◆ Trecho ◆
⟨

- O Conselho Administrativo de Recursos Fiscais cancelou uma multa de R$ 55 milhões aplicadas à Cofco, multinacional chinesa, na operação no formato “back to back”.
- A autuação havia apontado simulação da operação logística para remessa de lucro da unidade brasileira para a Suíça.
- O CARF reconheceu a legalidade da operação logística back to back, considerada uma prática legítima e eficiente.
- O caso cita custos de frete elevados, como mais de 400 mil dólares para um navio entre o Porto de Rosário e Paranaguá.
- A decisão evidencia disputas fiscais envolvendo logística e a atuação da Receita Federal em autuações de empresas de cadeia de suprimentos.
O CARF cancelou uma multa de R$ 55 milhões aplicada pela Receita Federal à operação da Cofco no Brasil, em formato de logística back to back. A defesa da empresa argumentou pela legitimidade da prática, que envolve remessa de lucros entre unidades no exterior. A decisão reconheceu a operação como válida e não configuraria simulação tributária.
O episódio ocorre em meio a divergências de interpretação da legislação aduaneira que tem levado a autuações pesadas. O ambiente de comércio exterior brasileiro registra exportações superiores a US$ 82 bilhões e importações acima de US$ 68 bilhões, dependendo de soluções logísticas para reduzir custos e aumentar a efetividade operacional.

⟩

◆ O que fazer ◆
Segundo o texto sobre a multa da Cofco, para qual país a autuação apontava a remessa de lucro da unidade brasileira?

[Dados coletados]
⟨

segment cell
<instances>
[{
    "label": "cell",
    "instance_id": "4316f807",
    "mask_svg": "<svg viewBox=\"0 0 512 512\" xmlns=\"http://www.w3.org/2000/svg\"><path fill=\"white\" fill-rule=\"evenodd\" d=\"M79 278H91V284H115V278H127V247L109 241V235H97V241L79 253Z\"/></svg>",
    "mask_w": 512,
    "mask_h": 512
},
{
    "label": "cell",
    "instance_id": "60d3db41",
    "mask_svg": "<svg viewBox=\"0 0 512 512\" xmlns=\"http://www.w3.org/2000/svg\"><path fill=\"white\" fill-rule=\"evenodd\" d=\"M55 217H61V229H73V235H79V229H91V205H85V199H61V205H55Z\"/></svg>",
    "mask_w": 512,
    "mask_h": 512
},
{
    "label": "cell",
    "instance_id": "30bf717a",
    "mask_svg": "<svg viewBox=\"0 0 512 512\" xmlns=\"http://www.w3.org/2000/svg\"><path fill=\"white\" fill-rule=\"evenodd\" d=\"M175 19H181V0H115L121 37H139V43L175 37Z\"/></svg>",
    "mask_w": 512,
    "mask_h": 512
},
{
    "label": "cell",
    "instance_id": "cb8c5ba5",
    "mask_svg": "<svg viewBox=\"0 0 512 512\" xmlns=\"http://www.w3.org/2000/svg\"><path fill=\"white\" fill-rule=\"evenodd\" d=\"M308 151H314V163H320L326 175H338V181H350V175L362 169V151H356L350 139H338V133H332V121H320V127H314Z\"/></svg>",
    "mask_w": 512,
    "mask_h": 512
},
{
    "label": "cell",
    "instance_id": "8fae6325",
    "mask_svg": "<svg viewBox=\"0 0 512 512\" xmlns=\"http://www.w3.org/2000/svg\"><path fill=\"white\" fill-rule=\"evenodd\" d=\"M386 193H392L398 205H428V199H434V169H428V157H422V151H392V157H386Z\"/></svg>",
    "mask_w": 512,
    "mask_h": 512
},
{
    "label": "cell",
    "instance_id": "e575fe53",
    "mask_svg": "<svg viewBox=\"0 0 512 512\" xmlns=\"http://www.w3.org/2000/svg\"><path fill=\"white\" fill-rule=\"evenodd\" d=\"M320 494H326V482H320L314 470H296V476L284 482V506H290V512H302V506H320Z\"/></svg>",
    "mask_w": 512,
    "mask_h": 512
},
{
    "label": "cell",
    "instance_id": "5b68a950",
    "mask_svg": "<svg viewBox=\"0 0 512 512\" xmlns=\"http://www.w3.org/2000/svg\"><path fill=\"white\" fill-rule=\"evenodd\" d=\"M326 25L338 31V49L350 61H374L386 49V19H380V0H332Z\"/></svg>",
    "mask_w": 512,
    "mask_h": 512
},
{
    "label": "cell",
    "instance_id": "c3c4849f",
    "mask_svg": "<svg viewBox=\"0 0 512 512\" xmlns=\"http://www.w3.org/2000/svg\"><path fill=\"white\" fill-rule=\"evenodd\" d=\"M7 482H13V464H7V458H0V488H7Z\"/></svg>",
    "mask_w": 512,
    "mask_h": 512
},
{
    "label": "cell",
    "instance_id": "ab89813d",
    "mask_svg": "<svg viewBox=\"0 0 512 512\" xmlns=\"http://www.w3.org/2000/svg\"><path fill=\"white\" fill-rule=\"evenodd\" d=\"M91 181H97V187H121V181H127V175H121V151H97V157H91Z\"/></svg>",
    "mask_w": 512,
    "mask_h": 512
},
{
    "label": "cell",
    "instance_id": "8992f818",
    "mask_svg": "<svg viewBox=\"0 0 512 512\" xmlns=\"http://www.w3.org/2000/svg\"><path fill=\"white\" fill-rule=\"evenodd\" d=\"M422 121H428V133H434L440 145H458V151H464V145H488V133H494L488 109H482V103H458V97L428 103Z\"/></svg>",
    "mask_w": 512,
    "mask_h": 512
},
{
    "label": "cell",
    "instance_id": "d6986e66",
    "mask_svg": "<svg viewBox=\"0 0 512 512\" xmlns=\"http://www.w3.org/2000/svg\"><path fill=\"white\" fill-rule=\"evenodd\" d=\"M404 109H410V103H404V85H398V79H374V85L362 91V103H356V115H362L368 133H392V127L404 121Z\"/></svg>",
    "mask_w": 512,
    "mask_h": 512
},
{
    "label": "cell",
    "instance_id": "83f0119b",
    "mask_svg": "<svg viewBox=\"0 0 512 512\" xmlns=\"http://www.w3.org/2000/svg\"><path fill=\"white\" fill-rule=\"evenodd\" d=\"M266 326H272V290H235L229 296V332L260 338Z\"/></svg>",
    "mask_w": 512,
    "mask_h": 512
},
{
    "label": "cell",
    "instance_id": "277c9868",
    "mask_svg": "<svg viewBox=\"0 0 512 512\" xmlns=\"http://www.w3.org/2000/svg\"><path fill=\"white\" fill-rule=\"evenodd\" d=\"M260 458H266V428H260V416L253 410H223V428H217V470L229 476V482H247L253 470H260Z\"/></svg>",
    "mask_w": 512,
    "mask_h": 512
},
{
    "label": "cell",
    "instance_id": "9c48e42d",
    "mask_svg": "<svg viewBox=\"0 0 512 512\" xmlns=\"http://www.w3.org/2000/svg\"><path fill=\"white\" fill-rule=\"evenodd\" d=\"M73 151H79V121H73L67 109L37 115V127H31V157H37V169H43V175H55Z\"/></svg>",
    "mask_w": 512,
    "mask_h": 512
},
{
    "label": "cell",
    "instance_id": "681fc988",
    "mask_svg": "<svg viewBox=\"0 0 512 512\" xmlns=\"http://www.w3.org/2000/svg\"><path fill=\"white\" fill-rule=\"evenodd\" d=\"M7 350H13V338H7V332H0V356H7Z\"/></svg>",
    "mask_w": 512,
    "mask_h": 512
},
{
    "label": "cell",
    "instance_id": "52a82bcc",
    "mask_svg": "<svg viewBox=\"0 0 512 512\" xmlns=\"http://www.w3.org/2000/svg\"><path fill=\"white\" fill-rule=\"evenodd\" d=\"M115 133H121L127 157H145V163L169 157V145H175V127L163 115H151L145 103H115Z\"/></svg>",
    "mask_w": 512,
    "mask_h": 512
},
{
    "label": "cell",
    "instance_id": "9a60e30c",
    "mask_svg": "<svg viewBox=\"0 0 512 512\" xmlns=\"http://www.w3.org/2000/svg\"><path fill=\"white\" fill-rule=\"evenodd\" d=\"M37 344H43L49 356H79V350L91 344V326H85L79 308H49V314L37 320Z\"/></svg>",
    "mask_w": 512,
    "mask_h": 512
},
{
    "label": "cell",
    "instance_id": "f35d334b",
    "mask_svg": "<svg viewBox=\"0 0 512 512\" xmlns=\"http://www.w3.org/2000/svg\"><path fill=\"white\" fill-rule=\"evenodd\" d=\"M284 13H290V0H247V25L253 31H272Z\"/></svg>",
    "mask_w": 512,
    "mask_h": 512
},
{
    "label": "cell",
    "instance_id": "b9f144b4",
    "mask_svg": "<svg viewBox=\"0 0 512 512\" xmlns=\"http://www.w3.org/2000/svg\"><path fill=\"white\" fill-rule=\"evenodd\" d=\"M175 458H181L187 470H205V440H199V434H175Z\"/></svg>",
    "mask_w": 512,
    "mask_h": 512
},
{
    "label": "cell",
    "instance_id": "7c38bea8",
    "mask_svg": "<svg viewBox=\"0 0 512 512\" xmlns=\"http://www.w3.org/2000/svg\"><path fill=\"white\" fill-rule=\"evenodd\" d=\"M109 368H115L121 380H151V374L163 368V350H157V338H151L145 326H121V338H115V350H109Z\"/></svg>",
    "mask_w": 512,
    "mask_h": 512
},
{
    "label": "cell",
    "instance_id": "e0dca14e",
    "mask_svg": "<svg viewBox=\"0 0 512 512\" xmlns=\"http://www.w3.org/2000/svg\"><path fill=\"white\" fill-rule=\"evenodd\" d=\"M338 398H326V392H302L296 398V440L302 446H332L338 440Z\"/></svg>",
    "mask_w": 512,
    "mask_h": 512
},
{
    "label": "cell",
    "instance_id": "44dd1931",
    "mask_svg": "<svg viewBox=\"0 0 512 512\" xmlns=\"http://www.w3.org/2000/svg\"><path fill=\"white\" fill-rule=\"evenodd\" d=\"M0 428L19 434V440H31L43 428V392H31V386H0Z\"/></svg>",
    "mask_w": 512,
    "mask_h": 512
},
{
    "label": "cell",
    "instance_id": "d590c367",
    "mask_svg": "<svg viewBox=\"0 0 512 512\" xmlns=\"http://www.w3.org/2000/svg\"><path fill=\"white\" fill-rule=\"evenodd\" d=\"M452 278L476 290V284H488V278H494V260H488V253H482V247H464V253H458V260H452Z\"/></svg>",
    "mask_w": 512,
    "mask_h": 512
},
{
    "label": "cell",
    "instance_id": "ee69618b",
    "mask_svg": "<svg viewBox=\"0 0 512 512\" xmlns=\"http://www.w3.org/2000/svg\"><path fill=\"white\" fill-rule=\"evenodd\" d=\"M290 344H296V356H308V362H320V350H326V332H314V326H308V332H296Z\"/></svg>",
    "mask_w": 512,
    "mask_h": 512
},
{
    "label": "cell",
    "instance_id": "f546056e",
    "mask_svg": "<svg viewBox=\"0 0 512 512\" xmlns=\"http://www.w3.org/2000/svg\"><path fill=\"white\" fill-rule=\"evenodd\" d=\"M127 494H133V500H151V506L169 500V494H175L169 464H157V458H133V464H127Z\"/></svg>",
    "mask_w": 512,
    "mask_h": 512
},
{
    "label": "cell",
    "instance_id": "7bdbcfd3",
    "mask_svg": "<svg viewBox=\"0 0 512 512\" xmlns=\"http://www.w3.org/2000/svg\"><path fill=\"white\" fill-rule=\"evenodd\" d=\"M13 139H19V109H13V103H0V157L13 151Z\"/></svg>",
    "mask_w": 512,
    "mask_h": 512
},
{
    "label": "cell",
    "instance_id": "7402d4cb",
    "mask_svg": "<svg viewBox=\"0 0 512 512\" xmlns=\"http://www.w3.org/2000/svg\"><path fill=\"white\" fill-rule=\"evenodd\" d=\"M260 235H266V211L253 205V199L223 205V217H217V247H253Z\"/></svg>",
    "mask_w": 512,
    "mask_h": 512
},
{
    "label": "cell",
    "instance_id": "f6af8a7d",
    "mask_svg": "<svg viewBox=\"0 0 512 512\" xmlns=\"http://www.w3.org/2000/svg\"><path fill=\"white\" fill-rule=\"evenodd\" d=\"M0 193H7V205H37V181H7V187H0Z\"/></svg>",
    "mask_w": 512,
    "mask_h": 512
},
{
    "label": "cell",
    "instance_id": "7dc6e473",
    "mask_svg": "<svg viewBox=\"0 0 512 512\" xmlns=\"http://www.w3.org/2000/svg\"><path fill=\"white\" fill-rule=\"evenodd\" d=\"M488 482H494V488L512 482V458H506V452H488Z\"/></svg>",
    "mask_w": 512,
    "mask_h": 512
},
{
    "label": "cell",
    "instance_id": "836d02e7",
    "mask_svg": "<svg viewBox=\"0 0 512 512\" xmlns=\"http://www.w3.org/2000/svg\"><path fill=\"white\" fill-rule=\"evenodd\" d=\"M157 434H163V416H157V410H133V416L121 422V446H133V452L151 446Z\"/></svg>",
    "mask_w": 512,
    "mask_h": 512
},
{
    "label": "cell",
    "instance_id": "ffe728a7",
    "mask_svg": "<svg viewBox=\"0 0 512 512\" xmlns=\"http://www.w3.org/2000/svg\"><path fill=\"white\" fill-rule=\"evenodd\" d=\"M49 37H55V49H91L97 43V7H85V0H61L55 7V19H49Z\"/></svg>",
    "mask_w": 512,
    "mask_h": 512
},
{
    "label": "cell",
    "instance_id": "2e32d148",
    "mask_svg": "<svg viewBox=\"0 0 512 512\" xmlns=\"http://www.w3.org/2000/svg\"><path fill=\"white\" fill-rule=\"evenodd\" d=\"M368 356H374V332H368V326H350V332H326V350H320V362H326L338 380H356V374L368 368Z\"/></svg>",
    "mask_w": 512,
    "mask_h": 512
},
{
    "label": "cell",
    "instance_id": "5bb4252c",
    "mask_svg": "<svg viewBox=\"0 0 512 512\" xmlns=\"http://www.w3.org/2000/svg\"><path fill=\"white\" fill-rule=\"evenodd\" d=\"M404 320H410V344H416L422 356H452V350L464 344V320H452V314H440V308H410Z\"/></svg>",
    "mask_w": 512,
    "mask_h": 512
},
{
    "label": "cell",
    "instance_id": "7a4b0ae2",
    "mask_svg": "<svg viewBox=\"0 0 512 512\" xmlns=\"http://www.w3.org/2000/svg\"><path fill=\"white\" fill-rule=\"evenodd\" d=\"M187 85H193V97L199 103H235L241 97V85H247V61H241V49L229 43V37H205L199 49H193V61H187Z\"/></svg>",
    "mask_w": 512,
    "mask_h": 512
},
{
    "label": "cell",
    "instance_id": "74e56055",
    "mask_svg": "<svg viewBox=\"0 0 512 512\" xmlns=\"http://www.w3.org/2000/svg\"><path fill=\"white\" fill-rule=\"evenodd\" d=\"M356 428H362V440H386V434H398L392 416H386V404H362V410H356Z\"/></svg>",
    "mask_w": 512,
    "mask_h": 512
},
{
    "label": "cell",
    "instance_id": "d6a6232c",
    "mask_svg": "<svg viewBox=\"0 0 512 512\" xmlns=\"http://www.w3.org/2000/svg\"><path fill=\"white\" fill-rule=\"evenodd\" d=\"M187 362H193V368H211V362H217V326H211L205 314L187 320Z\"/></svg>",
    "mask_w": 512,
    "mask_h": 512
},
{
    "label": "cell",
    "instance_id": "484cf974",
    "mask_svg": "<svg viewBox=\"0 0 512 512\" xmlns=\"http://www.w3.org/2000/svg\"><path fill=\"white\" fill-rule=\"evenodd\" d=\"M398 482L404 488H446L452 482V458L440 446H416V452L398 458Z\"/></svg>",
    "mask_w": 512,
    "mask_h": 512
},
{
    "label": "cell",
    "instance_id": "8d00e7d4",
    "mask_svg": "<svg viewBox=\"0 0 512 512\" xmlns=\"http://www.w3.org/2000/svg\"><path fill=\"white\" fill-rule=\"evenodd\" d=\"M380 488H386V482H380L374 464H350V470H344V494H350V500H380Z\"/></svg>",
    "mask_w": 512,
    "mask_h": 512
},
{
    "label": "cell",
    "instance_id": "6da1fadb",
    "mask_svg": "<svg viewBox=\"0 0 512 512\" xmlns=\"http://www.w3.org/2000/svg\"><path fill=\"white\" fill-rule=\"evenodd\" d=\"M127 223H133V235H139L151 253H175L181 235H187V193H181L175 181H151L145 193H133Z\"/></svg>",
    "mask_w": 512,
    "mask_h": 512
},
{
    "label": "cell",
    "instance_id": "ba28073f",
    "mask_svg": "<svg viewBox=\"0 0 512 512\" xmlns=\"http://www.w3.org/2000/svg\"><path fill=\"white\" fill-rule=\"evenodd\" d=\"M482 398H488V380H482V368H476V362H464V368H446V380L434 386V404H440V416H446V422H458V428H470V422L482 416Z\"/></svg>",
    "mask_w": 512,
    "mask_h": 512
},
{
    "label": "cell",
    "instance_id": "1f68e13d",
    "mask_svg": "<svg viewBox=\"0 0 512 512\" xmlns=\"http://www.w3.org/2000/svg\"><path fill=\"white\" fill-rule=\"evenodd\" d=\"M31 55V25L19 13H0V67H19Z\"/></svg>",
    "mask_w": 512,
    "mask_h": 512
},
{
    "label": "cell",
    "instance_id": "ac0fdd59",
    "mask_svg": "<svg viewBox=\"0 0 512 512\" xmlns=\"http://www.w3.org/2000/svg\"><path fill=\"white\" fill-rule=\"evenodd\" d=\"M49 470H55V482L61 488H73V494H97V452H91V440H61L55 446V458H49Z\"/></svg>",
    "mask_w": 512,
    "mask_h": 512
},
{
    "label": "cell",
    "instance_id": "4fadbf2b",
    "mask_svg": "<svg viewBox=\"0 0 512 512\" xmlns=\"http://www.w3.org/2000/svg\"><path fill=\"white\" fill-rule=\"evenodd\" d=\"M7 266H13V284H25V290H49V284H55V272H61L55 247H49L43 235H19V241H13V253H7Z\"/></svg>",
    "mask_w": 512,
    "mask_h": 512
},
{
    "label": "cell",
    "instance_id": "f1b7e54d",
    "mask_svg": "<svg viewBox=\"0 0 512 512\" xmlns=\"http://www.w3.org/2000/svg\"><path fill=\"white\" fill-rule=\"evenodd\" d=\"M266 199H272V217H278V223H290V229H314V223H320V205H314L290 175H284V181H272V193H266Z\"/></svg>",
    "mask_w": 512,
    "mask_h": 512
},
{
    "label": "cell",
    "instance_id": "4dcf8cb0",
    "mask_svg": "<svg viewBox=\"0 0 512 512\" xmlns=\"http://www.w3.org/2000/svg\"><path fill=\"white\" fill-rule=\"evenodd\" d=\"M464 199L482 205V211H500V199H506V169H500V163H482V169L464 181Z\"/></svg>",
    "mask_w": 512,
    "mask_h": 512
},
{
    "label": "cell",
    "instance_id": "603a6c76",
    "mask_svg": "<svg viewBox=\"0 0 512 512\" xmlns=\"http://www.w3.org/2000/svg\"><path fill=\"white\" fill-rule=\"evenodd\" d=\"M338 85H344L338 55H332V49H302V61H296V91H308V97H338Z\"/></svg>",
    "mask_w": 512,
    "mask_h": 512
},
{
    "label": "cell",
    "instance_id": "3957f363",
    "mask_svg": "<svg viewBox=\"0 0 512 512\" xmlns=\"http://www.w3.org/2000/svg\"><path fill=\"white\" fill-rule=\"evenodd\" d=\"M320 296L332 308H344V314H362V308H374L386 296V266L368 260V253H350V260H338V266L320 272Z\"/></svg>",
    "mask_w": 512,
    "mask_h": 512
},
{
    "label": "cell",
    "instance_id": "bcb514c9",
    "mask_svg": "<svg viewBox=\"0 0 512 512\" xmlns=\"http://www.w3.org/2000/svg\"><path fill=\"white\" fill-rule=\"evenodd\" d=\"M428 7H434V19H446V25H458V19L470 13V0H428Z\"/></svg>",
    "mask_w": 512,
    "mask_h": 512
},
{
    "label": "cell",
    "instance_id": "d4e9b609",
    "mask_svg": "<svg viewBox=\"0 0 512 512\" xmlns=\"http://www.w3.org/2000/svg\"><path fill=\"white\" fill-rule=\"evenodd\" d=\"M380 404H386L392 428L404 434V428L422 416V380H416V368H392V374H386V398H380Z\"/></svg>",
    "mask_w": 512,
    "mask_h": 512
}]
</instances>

⟩

◆ Resposta ◆
Para a Suíça.